TEXT PROVIDED

-- Opening Marker --

Re: [PATCH 01/17] pramfs: documentation

[Tony Luck]

On Thu, Jan 6, 2011 at 4:01 AM, Marco Stornelli
<marco.stornelli@gmail.com> wrote:
> +accessed data that must survive system reboots and power cycles. An
> +example usage might be system logs under /var/log, or a user address
> +book in a cell phone or PDA.

Some usage model questions:

How do you handle errors?  I see that there are a few sanity checks in the
"mount" path ... but there would seem to be several opportunities for the
file system to get corrupted in other ways.  Since you don't have a block
device, a standard "fsck" program looks challenging (though I guess you
could mmap("/dev/mem") to peek & poke at the filesystem before trying
to mount it).  Some sort of recovery path would seem useful for the "address
book" use model ... or do you just expect users to back their address book
up (to the cloud?) and have the phone just make a clean filesystem if any
errors are found?

What about quotas?  You have a fixed amount of persistent space, and
presumably a number of apps that the user installs on their device that
may like to use pramfs to store data.  Do you need some kernel enforcement
to stop one rogue application from using up all the space? Or do you expect that
this would be handled in some library level interface that applications will
use to access pramfs?

-Tony

Re: [PATCH 01/17] pramfs: documentation

[Marco Stornelli]

Il 07/01/2011 19:42, Tony Luck ha scritto:
> On Thu, Jan 6, 2011 at 4:01 AM, Marco Stornelli
> <marco.stornelli@gmail.com> wrote:
>> +accessed data that must survive system reboots and power cycles. An
>> +example usage might be system logs under /var/log, or a user address
>> +book in a cell phone or PDA.
> 
> Some usage model questions:
> 
> How do you handle errors?  I see that there are a few sanity checks in the
> "mount" path ... but there would seem to be several opportunities for the
> file system to get corrupted in other ways.  Since you don't have a block
> device, a standard "fsck" program looks challenging (though I guess you
> could mmap("/dev/mem") to peek & poke at the filesystem before trying
> to mount it).

-- Closing Marker --

DATA EXTRACTS
-- Opening Marker --

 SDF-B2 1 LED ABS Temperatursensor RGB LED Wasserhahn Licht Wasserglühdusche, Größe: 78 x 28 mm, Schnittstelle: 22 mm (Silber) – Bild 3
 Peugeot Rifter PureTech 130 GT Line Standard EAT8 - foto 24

-- Closing Marker --
-- Opening Marker --

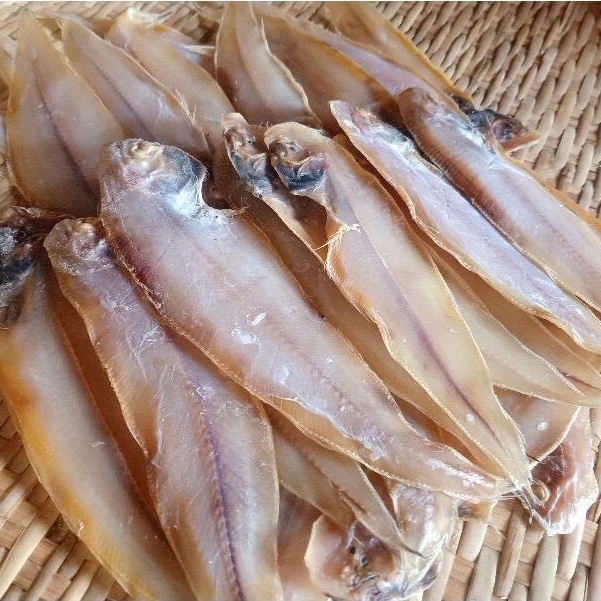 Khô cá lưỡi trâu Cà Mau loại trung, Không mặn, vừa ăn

-- Closing Marker --

REQUIREMENT
Extract the pramfs thread word for word, everything from "What about quotas?" down to "to access pramfs?". Work from the pramfs thread by itself, not from the material.

RESPONSE AREA
What about quotas?  You have a fixed amount of persistent space, and
presumably a number of apps that the user installs on their device that
may like to use pramfs to store data.  Do you need some kernel enforcement
to stop one rogue application from using up all the space? Or do you expect that
this would be handled in some library level interface that applications will
use to access pramfs?